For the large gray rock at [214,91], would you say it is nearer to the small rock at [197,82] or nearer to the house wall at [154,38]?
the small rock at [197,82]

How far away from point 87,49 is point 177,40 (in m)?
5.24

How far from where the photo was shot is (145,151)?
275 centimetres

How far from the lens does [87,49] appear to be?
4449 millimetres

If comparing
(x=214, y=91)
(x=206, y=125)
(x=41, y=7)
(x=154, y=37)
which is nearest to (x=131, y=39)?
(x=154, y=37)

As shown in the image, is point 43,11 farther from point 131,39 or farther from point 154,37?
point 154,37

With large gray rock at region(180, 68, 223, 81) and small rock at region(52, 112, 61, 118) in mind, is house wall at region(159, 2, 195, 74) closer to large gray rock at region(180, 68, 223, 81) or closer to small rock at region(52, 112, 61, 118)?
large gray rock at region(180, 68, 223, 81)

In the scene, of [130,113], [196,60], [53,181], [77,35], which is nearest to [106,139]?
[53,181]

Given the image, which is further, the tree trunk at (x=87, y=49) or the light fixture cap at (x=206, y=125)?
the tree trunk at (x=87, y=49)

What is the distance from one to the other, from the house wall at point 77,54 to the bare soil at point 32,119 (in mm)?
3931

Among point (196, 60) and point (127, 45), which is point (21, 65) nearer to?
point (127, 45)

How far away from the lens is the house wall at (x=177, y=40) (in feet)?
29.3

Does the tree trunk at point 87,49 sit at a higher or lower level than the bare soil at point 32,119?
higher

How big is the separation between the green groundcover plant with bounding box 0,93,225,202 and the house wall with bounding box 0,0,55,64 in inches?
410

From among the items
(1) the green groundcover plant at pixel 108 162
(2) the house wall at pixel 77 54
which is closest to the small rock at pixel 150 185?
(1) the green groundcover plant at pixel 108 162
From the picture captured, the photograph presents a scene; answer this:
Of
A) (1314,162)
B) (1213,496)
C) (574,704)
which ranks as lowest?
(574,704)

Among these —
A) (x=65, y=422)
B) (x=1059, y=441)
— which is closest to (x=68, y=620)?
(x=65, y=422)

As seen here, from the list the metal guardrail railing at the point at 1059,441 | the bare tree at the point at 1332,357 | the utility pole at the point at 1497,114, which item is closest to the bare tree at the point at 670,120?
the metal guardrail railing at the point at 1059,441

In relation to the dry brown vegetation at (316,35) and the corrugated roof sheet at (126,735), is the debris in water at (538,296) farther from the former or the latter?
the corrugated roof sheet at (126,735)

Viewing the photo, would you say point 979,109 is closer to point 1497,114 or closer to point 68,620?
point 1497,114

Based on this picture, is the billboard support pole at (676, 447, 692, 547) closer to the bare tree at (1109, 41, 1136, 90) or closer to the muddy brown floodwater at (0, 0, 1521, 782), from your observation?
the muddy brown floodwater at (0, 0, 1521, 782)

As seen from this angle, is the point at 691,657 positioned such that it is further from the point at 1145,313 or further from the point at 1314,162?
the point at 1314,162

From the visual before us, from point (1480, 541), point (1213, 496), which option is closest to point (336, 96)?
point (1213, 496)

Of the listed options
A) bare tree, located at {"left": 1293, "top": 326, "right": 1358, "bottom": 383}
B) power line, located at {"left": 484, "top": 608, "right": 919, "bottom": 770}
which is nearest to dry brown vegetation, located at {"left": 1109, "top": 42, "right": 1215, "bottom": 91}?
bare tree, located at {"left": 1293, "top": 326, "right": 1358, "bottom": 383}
──────────────────────────────
■ **Exercise details**
In the records above, copy out the lines word for word, beginning with the line that contains "Of the listed options" and ending after the line that contains "B) power line, located".

■ **Correct output**
Of the listed options
A) bare tree, located at {"left": 1293, "top": 326, "right": 1358, "bottom": 383}
B) power line, located at {"left": 484, "top": 608, "right": 919, "bottom": 770}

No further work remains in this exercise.